Copy the listing below in full and skip every picture.

◆ Listed records:
○ ○ ○

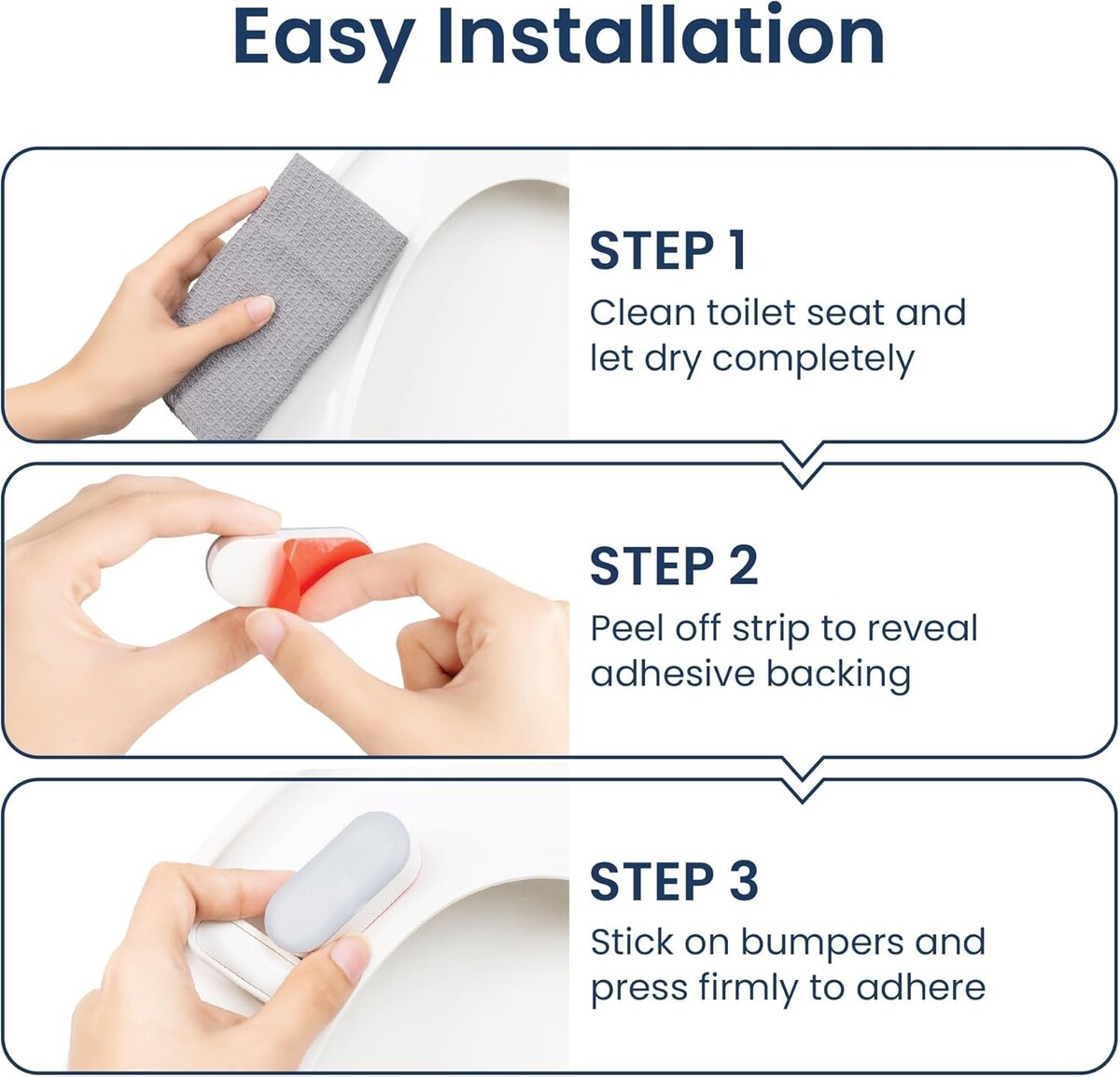 Easy Installation

STEP 1
Clean toilet seat and let dry completely

STEP 2
Peel off strip to reveal adhesive backing

STEP 3
Stick on bumpers and press firmly to adhere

○ ○ ○

◆ Answer below:
 Easy Installation

STEP 1
Clean toilet seat and let dry completely

STEP 2
Peel off strip to reveal adhesive backing

STEP 3
Stick on bumpers and press firmly to adhere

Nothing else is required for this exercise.